Alan Bleasdale
From Wikipedia, the free encyclopedia
Alan Bleasdale (born 23 March 1946 in Liverpool, Lancashire), now in Merseyside, England is an English television dramatist, best known for writing several social realist drama serials based on the lives of ordinary people.
[edit] Early life
Bleasdale is an only child, his father worked in a food factory and his mother in a grocery shop. From 1951-57, he went to the St. Aloysius Roman Catholic Infant and Junior Schools on Twig Lane in Huyton-with-Roby (then in Lancashire). From 1957-64, he attended the Wade Deacon Grammar School on Birchfield Road in Widnes (now the Wade Deacon High School since 1974). In 1967, he obtained a teaching certificate from the Padgate College of Education (which became Warrington Collegiate Institute, now part of the University of Chester) on Crab Lane, fearnhead in Warrington. In 1967, he married Julia Moses, and they have had two sons and one daughter together. For eight years he worked as a teacher at St Columba's Secondary Modern School (now St Columba's Catholic Primary School) on Hillside Road in Huyton from 1967-71, then King George V School (now The King George V & Elaine Bernacchi School and based in Bikenibeu in South Tarawa) on the Gilbert and Ellice Islands (now called Kiribati since 1979) in the Pacific Ocean from 1971-4, and lastly at Halewood Grange Comprehensive School (now known as Halewood College) on The Avenue in Halewood from 1974-5. From 1975 to 1986 he worked as a playwright at the Liverpool Playhouse (becoming associate director) and the Contact Theatre in Manchester (owned by the University of Manchester).
[edit] Broadcasting
His first success came as a writer of radio dramas for the BBC, with several plays following the character of Scully being broadcast on his local station, BBC Radio Merseyside, in 1971 (Scully was a young man from Liverpool). Bleasdale's plays typically represented a more realistic, contemporary depiction of life in that city than was usually seen in the media.
--------------------
- _Directions_
1. In the Alan Bleasdale article, where did Bleasdale earn his teaching certificate in 1967?
2. Reproduce the Alan Bleasdale article, starting with "[edit] Broadcasting" and going on through "in the media.".
The records play no role here.

Records of spatial relationships
--------------------
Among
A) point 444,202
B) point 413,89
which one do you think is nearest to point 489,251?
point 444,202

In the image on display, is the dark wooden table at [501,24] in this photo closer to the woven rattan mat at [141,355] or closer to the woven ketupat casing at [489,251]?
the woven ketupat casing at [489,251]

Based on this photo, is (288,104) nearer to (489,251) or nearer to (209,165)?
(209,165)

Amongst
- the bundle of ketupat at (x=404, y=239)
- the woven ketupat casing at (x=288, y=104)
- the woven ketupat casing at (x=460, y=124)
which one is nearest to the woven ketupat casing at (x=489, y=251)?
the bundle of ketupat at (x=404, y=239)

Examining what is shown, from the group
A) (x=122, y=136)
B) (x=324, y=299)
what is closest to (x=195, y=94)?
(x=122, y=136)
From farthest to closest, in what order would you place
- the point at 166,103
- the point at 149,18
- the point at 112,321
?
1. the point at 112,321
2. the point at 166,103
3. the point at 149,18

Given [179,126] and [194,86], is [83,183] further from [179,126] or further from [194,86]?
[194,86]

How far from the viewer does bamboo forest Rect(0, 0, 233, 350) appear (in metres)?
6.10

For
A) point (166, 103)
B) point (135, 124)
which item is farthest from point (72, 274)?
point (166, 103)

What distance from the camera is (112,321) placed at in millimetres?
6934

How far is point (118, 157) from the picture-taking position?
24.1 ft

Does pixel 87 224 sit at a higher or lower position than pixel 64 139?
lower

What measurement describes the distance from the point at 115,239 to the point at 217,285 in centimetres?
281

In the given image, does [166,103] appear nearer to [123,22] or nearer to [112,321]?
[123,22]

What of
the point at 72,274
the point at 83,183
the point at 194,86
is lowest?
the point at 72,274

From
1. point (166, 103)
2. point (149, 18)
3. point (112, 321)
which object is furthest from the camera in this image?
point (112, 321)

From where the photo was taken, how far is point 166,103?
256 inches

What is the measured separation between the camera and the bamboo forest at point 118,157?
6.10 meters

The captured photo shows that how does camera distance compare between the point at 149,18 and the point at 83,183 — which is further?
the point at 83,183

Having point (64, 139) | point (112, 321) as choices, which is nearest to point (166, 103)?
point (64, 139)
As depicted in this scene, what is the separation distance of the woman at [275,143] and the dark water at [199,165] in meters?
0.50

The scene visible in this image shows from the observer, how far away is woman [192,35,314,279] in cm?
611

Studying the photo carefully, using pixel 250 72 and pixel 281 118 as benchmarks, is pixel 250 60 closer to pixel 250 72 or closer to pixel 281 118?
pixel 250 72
--------------------
- _The replies_
1. At the Padgate College of Education on Crab Lane in Warrington.

2.
[edit] Broadcasting
His first success came as a writer of radio dramas for the BBC, with several plays following the character of Scully being broadcast on his local station, BBC Radio Merseyside, in 1971 (Scully was a young man from Liverpool). Bleasdale's plays typically represented a more realistic, contemporary depiction of life in that city than was usually seen in the media.